Deborah brought a Section 1 antitrust claim in federal court but failed to convince the court that the defendants’ action produced anticompetitive harm to the relevant market.  Anticompetitive effects can be demonstrated in two ways:  (1) through direct evidence of actual anticompetitive effects; or (2) through proof of the defendants’ market power, which acts as a proxy for anticompetitive effect.

Deborah attempted to demonstrate actual anticompetitive effects but made a key misstep:  rather than demonstrating harm to the entire market, as required by the relevant case law, Deborah produced evidence of harm to only one hospital – itself – and its loss of patients from CGPA, whose market share in the relevant cardiac services market is about8 percent. Deborah claimed these patients did not experience Deborah’s “superior patient satisfaction scores,” fast response times, or lower out-of-pocket costs.

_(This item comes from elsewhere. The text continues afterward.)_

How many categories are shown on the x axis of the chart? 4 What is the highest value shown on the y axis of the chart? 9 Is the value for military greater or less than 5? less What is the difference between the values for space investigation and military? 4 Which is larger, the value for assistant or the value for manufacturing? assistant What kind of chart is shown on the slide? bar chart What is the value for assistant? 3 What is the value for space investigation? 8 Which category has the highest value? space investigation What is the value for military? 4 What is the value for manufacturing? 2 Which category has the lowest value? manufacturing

Fatally to its claim, however, Deborah provided no evidence that at least a majority of the remaining 92 percent of the market experienced decreased patient satisfaction, decreased consumer choice, increased costs, or any indicia of anticompetitive harm. A Section 1 claim based on actual anticompetitive effects depends on market-wide effects, not harm to a single competitor. The court thus dismissed the case.

The case is Deborah Heart and Lung Center v. Virtua Health Inc., et al., Civil Action No. 1:11-cv-01290 (D.N.J. Mar. 24, 2015).

DISCLAIMER: Because of the generality of this update, the information provided herein may not be applicable in all situations and should not be acted upon without specific legal advice based on particular situations.